Justice Stephen Breyer said that his thinking about the case had evolved. He said when the appeal was first presented he considered the Oregon high court's actions a "run-around." He added, "I'm not sure I think that now."
Later in the argument, Justice Breyer asked why the Oregon high court hadn't raised the state law issue earlier in the case "and saved everybody a lot of trouble."
Justice Antonin Scalia asked if Peck was arguing that the Supreme Court's remand order to the Oregon court was in error. He added, "If you say it's in error, my next question is going to be is it up to a state court to sit in judgment about whether our remand orders are in error or not?"
Peck responded: "The Oregon Supreme Court took that remand order to mean that they had to have in place ... a procedure that was fair, outcome neutral...."
Justice Scalia interjected: "If that's what they took it to mean, they were just wrong. That's not what it says." He then read part of the order: "We remand so that the Oregon Supreme Court can apply the standard we have set forth."
Peck said there is no indication that the Oregon Supreme Court's decision does not comply with the high court's directive.
"The problem that I think we all have is how do we guard against making constitutional decisions which are simply going to be nullified by some clever device, raising a procedural issue or an issue of state law when the case goes back [to the state courts]," Justice David Souter said.
Near the end of the session, Chief Justice John Roberts said the Supreme Court could avoid similar situations in the future by squarely deciding the excessive punitive damages issue in the case, rather than sending the issue back for state judges to decide.
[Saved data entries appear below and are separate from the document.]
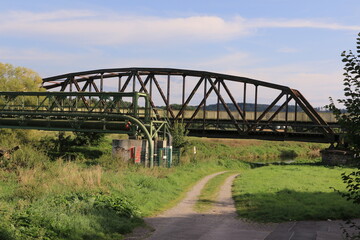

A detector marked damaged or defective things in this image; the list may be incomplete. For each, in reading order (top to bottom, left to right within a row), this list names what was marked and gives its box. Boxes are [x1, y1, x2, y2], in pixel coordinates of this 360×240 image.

rusty steel bridge [0, 67, 338, 146]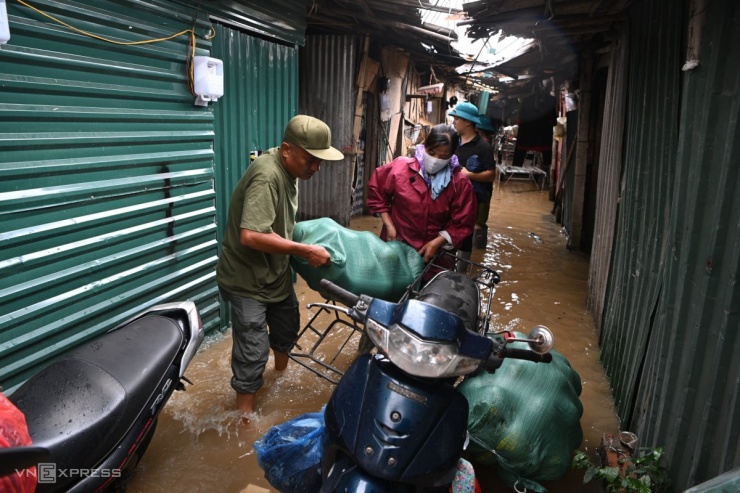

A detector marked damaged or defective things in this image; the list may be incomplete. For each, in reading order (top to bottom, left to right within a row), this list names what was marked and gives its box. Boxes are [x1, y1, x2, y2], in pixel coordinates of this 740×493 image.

rusty metal wall [300, 35, 360, 226]
rusty metal wall [588, 25, 628, 332]
rusty metal wall [600, 0, 740, 486]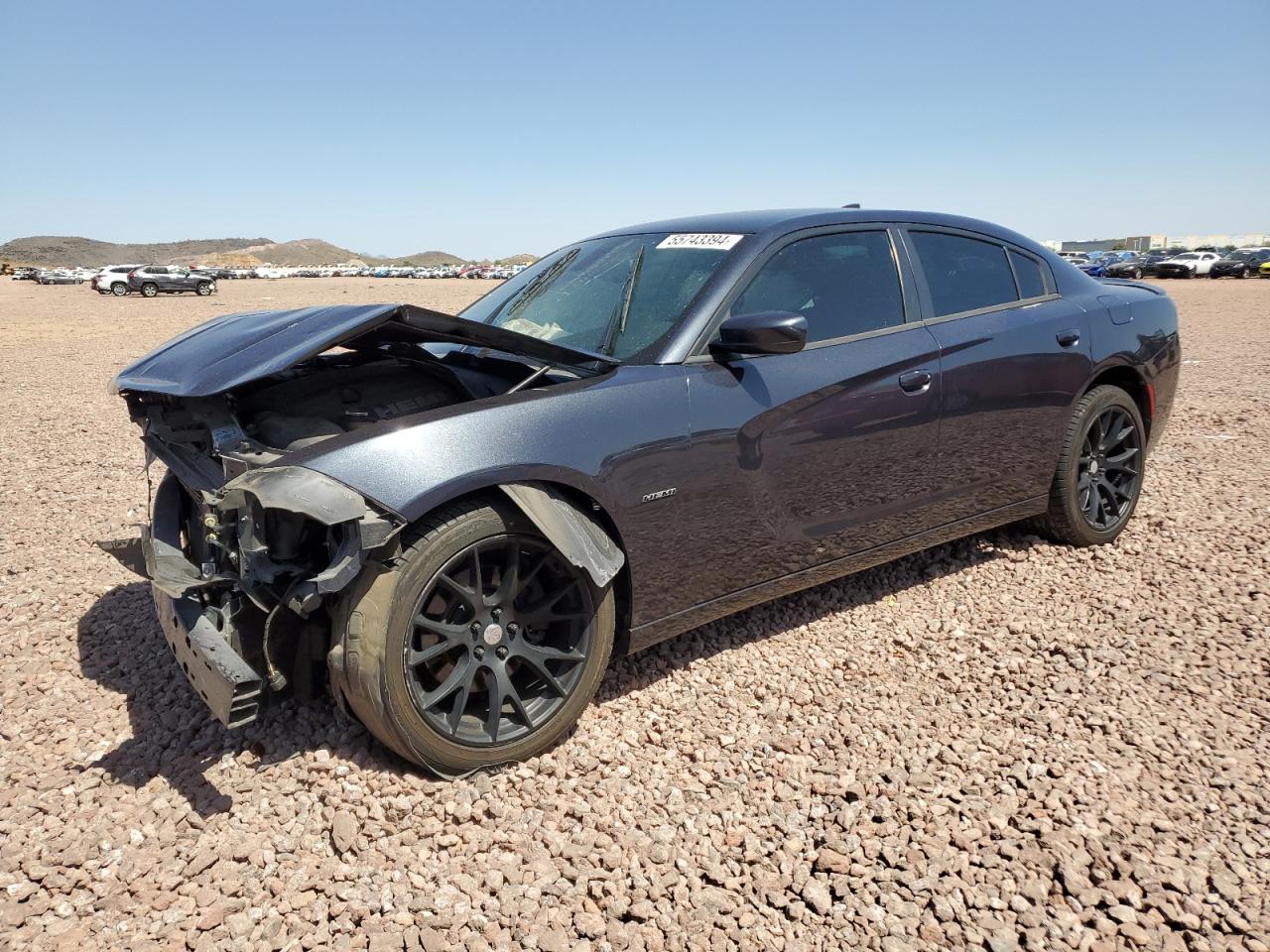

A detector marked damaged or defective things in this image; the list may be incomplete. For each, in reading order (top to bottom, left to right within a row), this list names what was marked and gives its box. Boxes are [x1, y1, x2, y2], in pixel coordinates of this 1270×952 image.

crumpled hood [109, 303, 615, 397]
damaged dodge charger [109, 210, 1183, 774]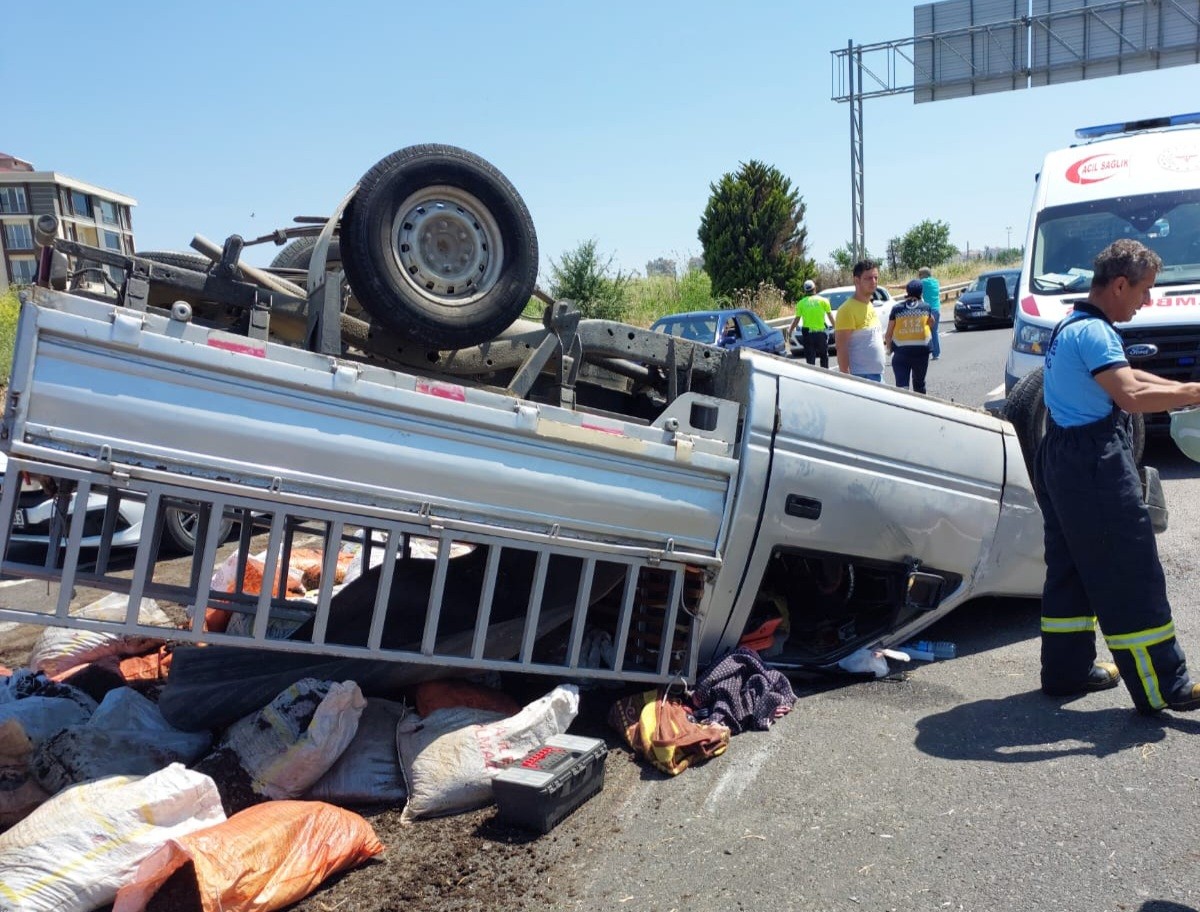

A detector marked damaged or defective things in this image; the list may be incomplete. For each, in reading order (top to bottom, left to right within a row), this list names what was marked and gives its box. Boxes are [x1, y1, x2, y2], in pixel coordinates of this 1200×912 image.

overturned white pickup truck [0, 145, 1046, 724]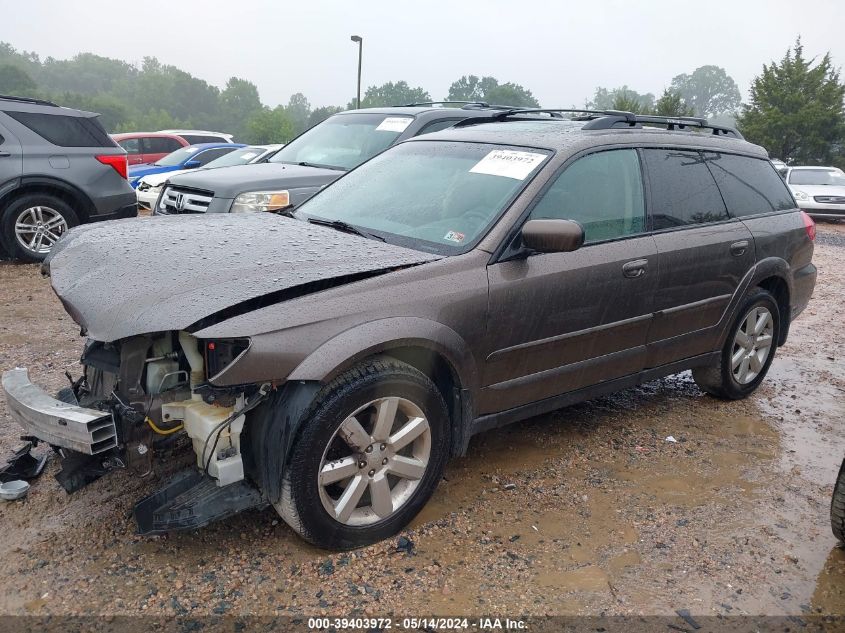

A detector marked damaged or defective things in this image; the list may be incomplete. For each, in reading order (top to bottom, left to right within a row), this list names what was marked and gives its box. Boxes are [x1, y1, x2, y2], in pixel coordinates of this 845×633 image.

broken headlight [203, 338, 249, 378]
damaged subaru outback [1, 108, 816, 548]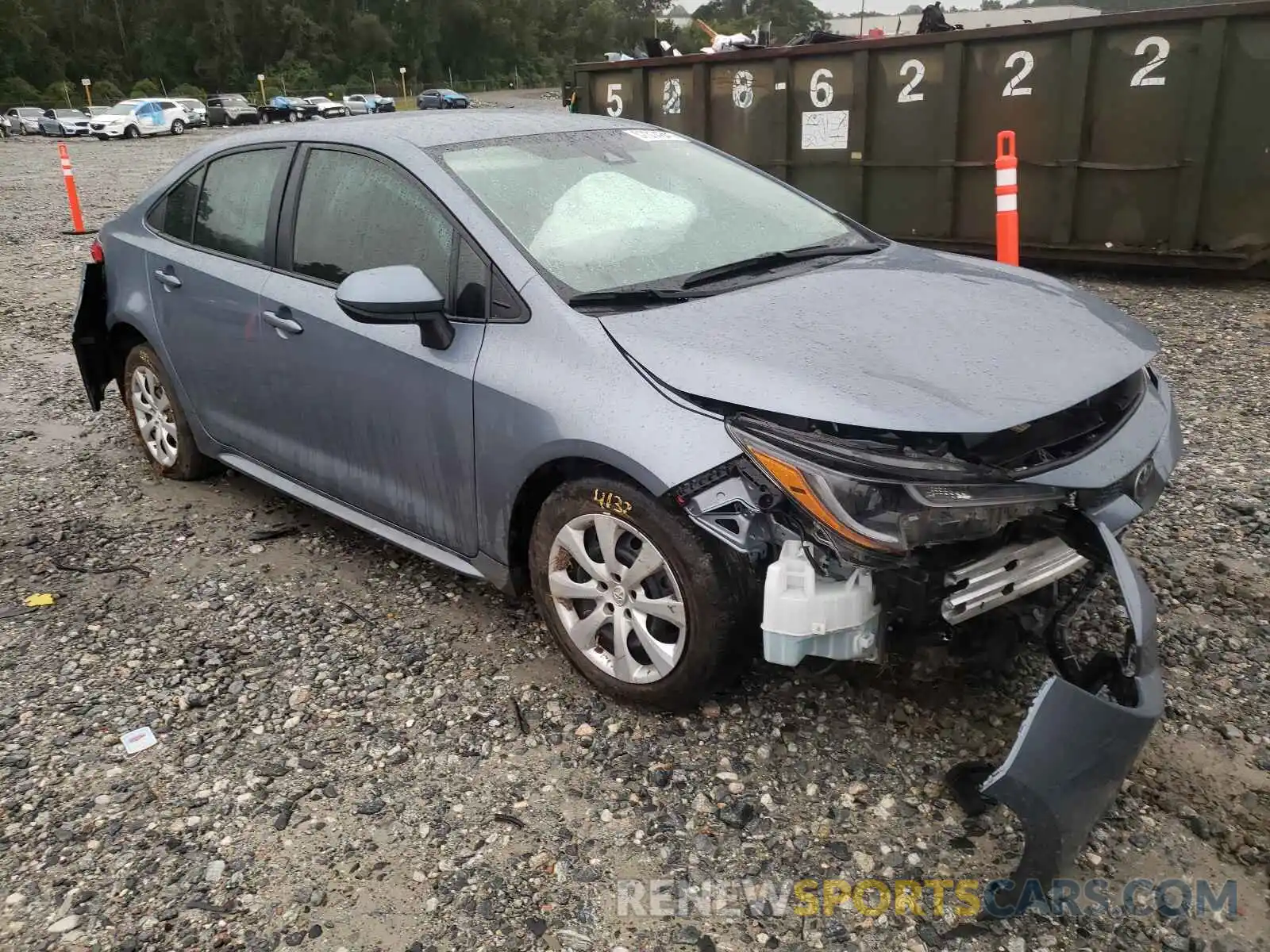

The case is being closely watched because a number of justices have been trying for several years to articulate a workable system of constitutional limitations on what are viewed by some analysts as excessive multimillion-dollar punitive damages verdicts.
The justices are sharply divided over the issue, with Scalia and Justice Clarence Thomas opposed to any effort to limit punitive damages because they say the Constitution places no limits on them. Justices John Paul Stevens and Ruth Bader Ginsburg have also opposed such limits.
The latest action of the Oregon high court raises the possibility that the Supreme Court might use the case to clarify when state courts are required to follow Supreme Court instructions and when they aren't. But from their questions, the justices did not appear to be lining up behind any particular approach.
For its part, Philip Morris is asking the court to throw out the punitive damages award and order a new trial.
Lawyers for Williams are urging the Supreme Court to allow the Oregon decision to stand so their client can collect the award.
The case stems from a 1999 trial. Williams charged in her lawsuit that Philip Morris deceived her late husband, Jesse, into believing that his three-pack-a-day addiction to cigarettes was not life threatening, or even unhealthy.
Philip Morris denied fraud allegations, saying everyone knows cigarettes may be hazardous to your health.
The current dispute focuses on the trial judge's instructions to the jury. Philip Morris's lawyers were worried that the jurors might try to punish the company for harms not just to Jesse Williams but to other smokers not involved in the case.
The judge declined to give the company's suggested instruction to the jury.
The jury found Philip Morris had engaged in a fraud while marketing its cigarettes, and assessed punitive damages of $79.5 million.
A decision is expected in the case by June.